Three ways of thinking about Home – School relationships

Advising students about their choices and plans is a theme in school at the moment, and conversations between students-teachers-parents are ongoing. When opinions differ, these conversations can sometimes foreground interesting different approaches to home-school relationships, and I came across an interesting way of thinking about this. Inspired by an interesting 1992 paper, I think it’s helpful to consider three models.

The Paternalistic model is the model whereby ‘school knows best’; it assumes that there are shared objective values to guide us in the best interests of the student and that all decisions will be made by school, and then communicated to parents. I hope it hardly needs saying that while this may have once been a possible model, it is no longer a viable approach. I remember my own GCSE French teacher changing my A level choice of Physics to French ‘on my behalf’ – that is, without asking me. We have come on a long way; not least because we recognize the value of student autonomy and aspiration.

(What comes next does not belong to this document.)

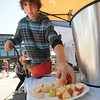 Newburyport: Pat Wieck of Salisbury, who works at the Arrowhead Farm, makes cider at the Newburyport Farmers Market's Apple festival Sunday morning. jim Vaiknoras/staff photo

Yes, partners, but in what sense?

So a natural alternative model is the Informative model whereby the educational experts (school) lays out all the options to the students and parents, who then have full autonomy over any choices, in full knowledge of the likely outcomes. This ‘blue pill or red pill?’ approach is easy and appropriate when choices are clear, costs of mistakes are low, and when people have clear preferences.  Sometimes, it’s obvious whether to do drama or tennis as an activity, but sometimes it’s a lot harder. How, for example, do we support decision making when there are conflicting levels of interest, career-relations, ability, and when the student is unsure? It’s not enough to lay out the facts, because facts only speak for themselves in light of values, and it is often the student’s values that are unclear.

So that leads us to a third model, the one we adopt – the Interpretative model. Our role is neither to decide, nor to abdicate from the decision-making process. Our role is to help students and families decide what they want. So, for example, if students wish to do courses for which they have so-far shown little enthusiasm we will neither forbid nor simply accept; we will start a conversation and ask why this is suddenly attractive. When students wish to take a course where we have concerns about their capacities to succeed, we ask ‘what’s your thinking in choosing this course? Why is it important to you?’. So what we are doing is trying to understand the students’ values perspectives, and then provide information in response to that. Often we find that where there are conflicting values (e.g. the desire to follow certain courses against certain career aspirations) the conversation centres around questions like ‘how much and what are you prepared to compromise for what you want?’ and ‘what strategies might help you succeed? How can we help?’